DOKUMENTATION: »Reden ist jetzt Gold«
■ Dirk Schneider rief 1988 zum »Bruch des Schweigens« auf
Mit der Offenlegung seiner eigenen Spitzeldienste für die Stasi hat Dirk Schneider lange gezögert. Statt dessen rief er vor knapp drei Jahren als AL-Pressesprecher die Mitarbeiter westlicher Geheimdienste auf, Hinweise auf ihre Tätigkeit an die AL weiterzugebe. »Aufruf zum Bruch des Schweigens« übertitelte Schneider eine von ihm persönlich entworfene Anzeige, die dann am 16. Dezember 1988 in der taz erschien.
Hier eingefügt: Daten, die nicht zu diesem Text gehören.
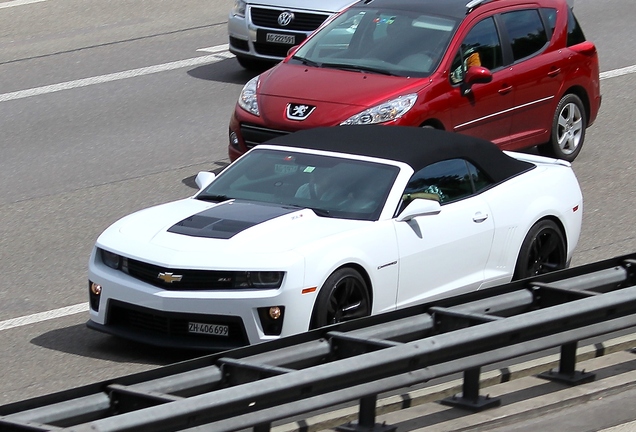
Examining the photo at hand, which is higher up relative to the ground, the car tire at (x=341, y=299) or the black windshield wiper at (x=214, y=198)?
the black windshield wiper at (x=214, y=198)

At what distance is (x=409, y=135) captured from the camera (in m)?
10.1

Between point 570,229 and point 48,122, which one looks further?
point 48,122

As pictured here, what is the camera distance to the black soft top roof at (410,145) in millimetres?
9734

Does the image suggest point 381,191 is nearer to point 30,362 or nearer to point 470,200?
point 470,200

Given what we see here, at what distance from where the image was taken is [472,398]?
7465 millimetres

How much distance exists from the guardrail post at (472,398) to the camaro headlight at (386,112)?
5.12 m

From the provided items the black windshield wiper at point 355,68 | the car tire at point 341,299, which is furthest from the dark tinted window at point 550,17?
the car tire at point 341,299

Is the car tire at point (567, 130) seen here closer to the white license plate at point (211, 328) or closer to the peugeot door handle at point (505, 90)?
the peugeot door handle at point (505, 90)

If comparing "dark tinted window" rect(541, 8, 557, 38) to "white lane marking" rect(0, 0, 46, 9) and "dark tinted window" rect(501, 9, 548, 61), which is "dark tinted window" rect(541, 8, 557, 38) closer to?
"dark tinted window" rect(501, 9, 548, 61)

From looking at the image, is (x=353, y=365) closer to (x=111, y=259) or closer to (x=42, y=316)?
(x=111, y=259)

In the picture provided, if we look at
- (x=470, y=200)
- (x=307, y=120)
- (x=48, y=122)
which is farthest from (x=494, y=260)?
(x=48, y=122)

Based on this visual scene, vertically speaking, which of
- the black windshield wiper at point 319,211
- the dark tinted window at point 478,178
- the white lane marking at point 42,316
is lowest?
the white lane marking at point 42,316

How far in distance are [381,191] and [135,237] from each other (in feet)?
5.47

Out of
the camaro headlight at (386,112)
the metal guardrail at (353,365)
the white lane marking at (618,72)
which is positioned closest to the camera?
the metal guardrail at (353,365)
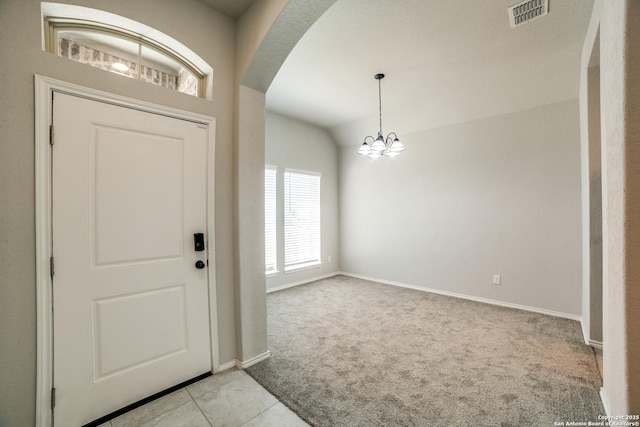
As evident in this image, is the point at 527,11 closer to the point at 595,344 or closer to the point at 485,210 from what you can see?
the point at 485,210

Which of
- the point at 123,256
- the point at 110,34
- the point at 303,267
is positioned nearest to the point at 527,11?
the point at 110,34

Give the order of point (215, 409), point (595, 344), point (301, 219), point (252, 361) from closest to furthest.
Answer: point (215, 409), point (252, 361), point (595, 344), point (301, 219)

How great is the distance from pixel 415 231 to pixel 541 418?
10.3ft

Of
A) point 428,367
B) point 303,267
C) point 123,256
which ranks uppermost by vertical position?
point 123,256

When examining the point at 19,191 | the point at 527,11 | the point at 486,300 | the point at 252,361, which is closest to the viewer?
the point at 19,191

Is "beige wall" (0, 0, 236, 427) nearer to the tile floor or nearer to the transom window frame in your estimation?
the transom window frame

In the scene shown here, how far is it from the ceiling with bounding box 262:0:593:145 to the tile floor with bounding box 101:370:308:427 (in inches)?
126

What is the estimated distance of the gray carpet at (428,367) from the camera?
5.77 feet

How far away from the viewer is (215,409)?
180cm

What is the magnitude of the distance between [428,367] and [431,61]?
3.31m

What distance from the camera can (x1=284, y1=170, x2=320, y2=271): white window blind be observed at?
4.86 metres

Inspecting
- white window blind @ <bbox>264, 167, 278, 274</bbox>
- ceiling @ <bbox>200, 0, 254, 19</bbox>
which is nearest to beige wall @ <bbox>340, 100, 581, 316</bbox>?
white window blind @ <bbox>264, 167, 278, 274</bbox>

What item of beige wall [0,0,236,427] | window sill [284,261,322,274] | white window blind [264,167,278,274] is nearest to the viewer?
beige wall [0,0,236,427]
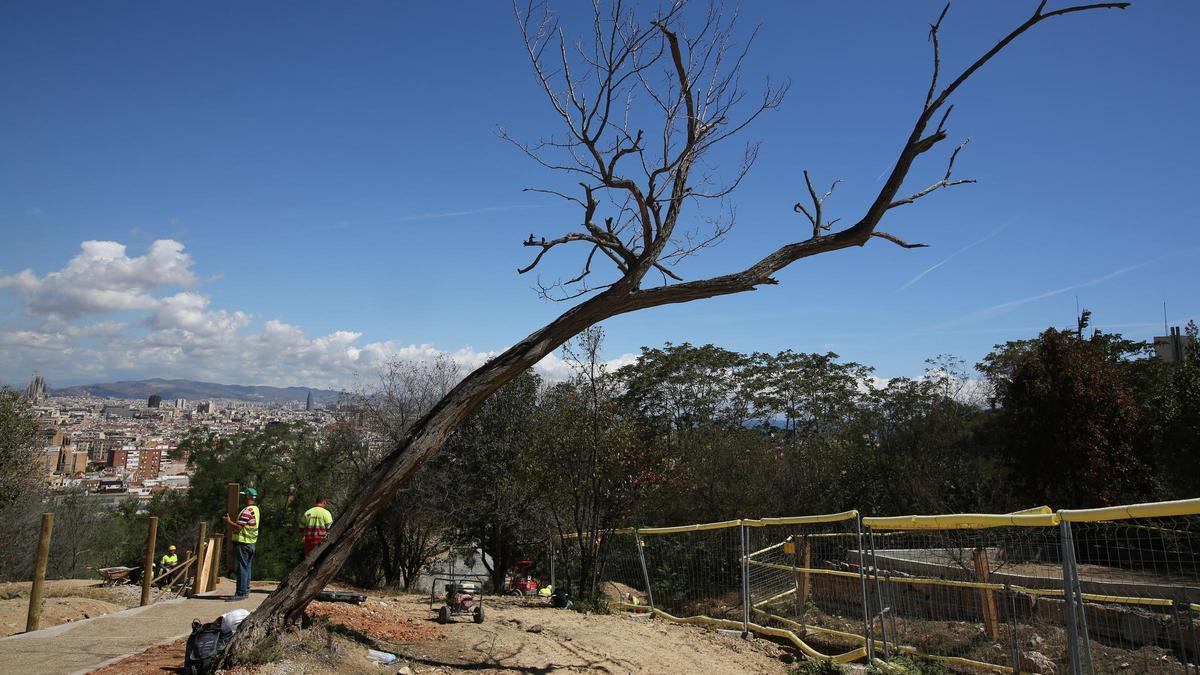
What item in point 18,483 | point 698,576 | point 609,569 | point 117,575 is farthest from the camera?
point 18,483

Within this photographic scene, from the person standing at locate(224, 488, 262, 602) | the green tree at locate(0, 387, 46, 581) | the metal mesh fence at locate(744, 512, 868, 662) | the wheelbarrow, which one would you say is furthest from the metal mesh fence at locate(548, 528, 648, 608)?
the green tree at locate(0, 387, 46, 581)

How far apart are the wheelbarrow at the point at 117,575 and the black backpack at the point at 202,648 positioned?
32.4 ft

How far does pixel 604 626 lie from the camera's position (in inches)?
370

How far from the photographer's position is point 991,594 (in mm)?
6941

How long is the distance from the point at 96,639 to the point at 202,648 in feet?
7.97

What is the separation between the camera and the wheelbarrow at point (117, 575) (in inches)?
540

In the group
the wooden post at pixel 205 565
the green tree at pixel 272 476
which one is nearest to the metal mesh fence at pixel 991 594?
the wooden post at pixel 205 565

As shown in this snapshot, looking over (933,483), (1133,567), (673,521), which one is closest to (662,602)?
(1133,567)

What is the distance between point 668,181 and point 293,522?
27.2 m

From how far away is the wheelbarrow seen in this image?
45.0 feet

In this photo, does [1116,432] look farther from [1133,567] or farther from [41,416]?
[41,416]

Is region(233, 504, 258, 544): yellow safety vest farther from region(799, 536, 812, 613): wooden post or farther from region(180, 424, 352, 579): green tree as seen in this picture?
region(180, 424, 352, 579): green tree

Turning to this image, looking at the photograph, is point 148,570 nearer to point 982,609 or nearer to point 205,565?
point 205,565

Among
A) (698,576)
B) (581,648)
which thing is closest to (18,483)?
(698,576)
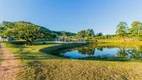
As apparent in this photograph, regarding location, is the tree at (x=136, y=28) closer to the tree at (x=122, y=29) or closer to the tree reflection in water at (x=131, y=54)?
the tree at (x=122, y=29)

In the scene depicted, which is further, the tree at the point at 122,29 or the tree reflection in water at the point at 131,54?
the tree at the point at 122,29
Kurz zuvor war bekannt geworden, daß das Berliner Landesamt für Verfassungsschutz jahrelang die AL bespitzelt hatte. Die Igel- Partei suchte für den daraufhin eingerichteten Untersuchungsausschuß des Abgeordnetenhauses Informationen von Insidern. Stasi- Mann Schneider appellierte deshalb für seine damalige Partei per taz-Anzeige an »alle Bediensteten, V-Leute, Agenten, Informanten des Verfassungsschutzes und alle, die etwas vom Geheimdienst wissen«, sich mit Hinweisen an die AL-Fraktion zu wenden. »Reden ist jetzt Gold«, formulierte Schneider schwungvoll und sicherte potentiellen Anrufern zu, ihre Tips würden »auf Wunsch selbstverständlich vertraulich« behandelt.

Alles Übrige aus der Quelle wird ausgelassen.